I have tried running:
kubectl exec -it testpod --namespace mynamespace -- cat /etc/resolv.conf
And this returns:
search mynamespace.svc.cluster.local svc.cluster.local cluster.local us-east-2.compute.internal
Which I found here: https://kubernetes.io/docs/concepts/services-networking/dns-pod-service/
First of all, the following pattern:
my-svc.my-namespace.svc.cluster-domain.example
is applicable only to FQDNs of Services, not Pods which have the following form:
pod-ip-address.my-namespace.pod.cluster-domain.example
e.g.:
172-17-0-3.default.pod.cluster.local
So in fact you're querying cluster dns about FQDN of the Service named testpod and not about FQDN of the Pod. Judging by the fact that it's being resolved successfully, such Service already exists in your cluster but most probably is misconfigured. The fact that you're getting the error message connection refused can mean the following:
your Service FQDN testpod.mynamespace.svc.cluster.local has been successfully resolved
(otherwise you would receive something like curl: (6) Could not resolve host: testpod.default.svc.cluster.local)

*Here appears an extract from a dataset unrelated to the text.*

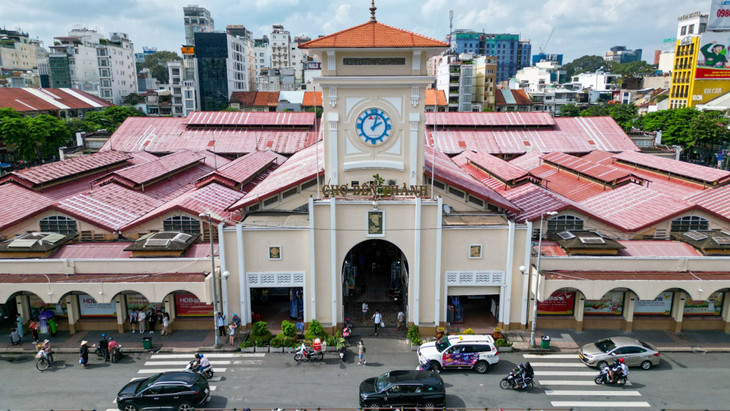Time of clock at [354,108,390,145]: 2:02
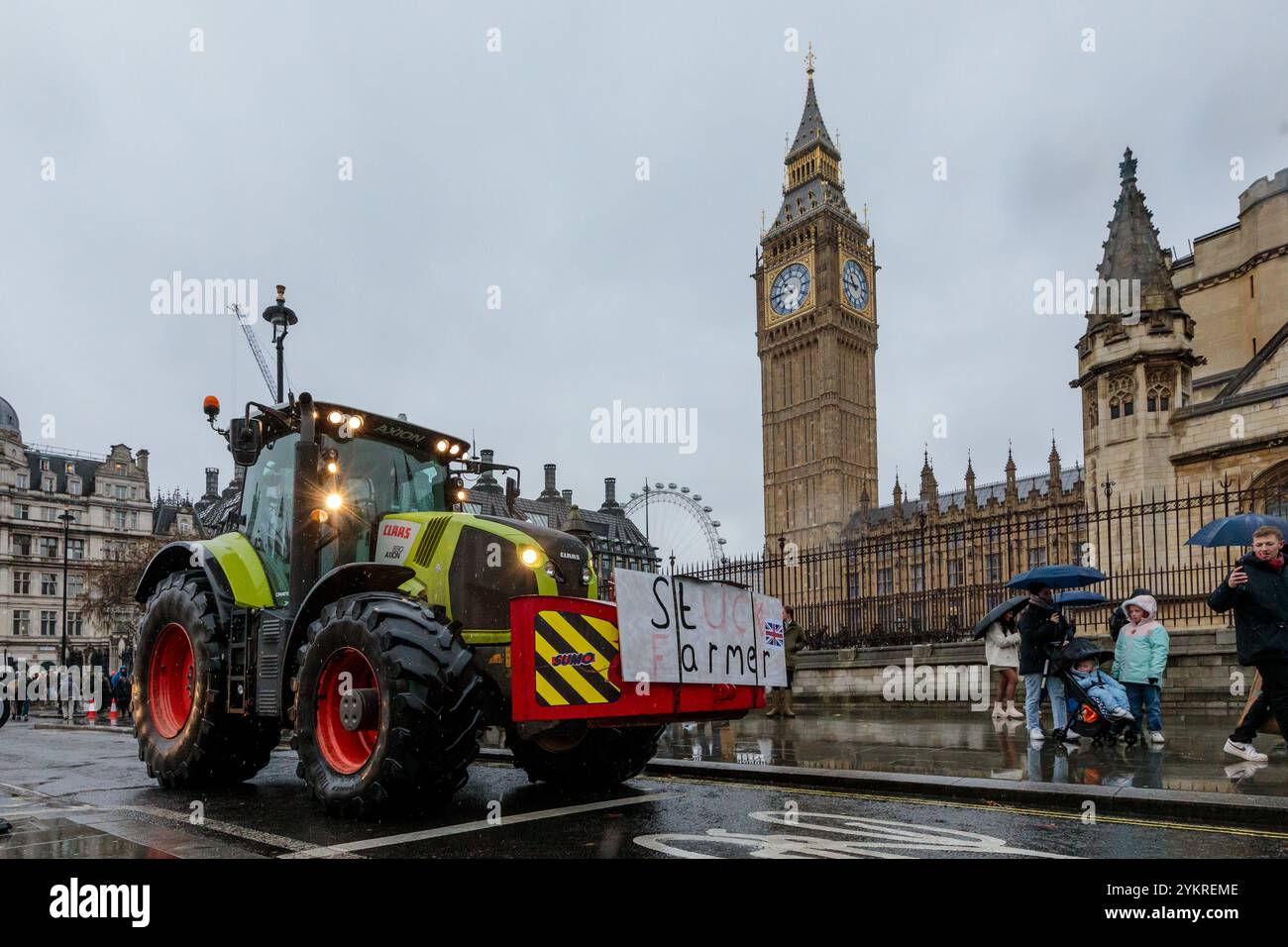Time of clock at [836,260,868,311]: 10:45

you've reached successfully your testpod Service
(otherwise, i.e. if it existed but wasn't listening on 8080 port, you're trying to connect to, you would receive timeout e.g. curl: (7) Failed to connect to testpod.default.svc.cluster.local port 8080: Connection timed out)
you've reached the Pod, exposed by testpod Service (you've been sussessfully redirected to it by the testpod Service)

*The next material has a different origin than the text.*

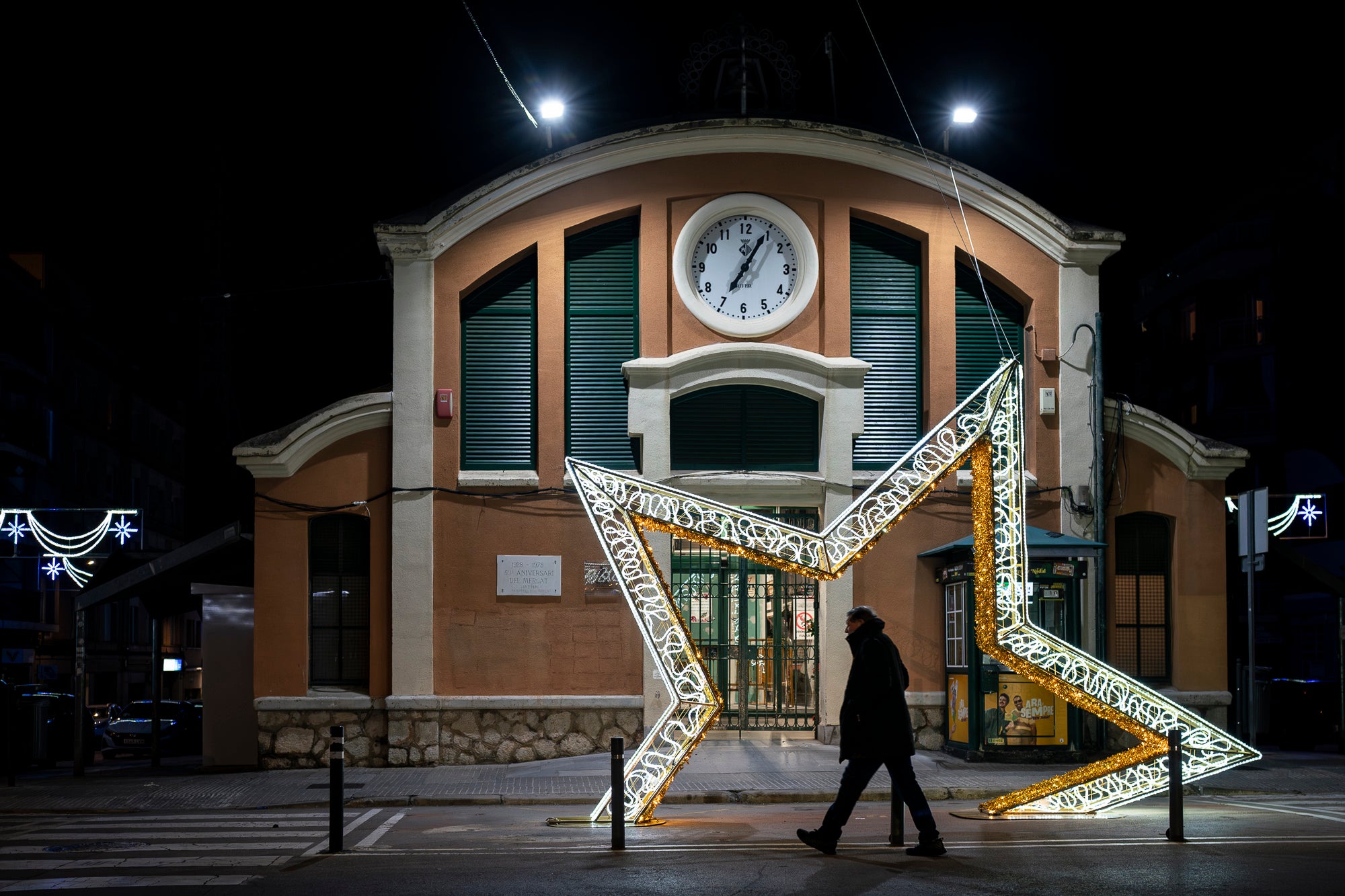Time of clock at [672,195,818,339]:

but once reached the Pod, you're trying to connect to incorect port and that's why the connection is being refused by the server
My best guess is that your Pod in fact listens on different port, like 80 but you exposed it via the ClusterIP Service by specifying only --port value e.g. by:
kubectl expose pod testpod --port=8080
In such case both --port (port of the Service) and --targetPort (port of the Pod) will have the same value. In other words you've created a Service like the one below:
apiVersion: v1
kind: Service
metadata:
name: testpod
spec:
ports:
- protocol: TCP
port: 8080
targetPort: 8080
And you probably should've exposed it either this way:
kubectl expose pod testpod --port=8080 --targetPort=80
or with the following yaml manifest:
apiVersion: v1
kind: Service
metadata:
name: testpod
spec:
ports:
- protocol: TCP
port: 8080
targetPort: 80
Of course your targetPort may be different than 80, but connection refused in such case can mean only one thing: target http server (running in a Pod) refuses connection to 8080 port (most probably because it isn't listening on it). You didn't specify what image you're using, whether it's a standard nginx webserver or something based on your custom image. But if it's nginx and wasn't configured differently it listens on port 80.
For further debug, you can attach to your Pod:
kubectl exec -it testpod --namespace mynamespace -- /bin/sh
and if netstat command is not present (the most likely scenario) run:
apt update && apt install net-tools
and then check with netstat -ntlp on which port your container listens on.
I hope this helps you solve your issue. In case of any doubts, don't hesitate to ask.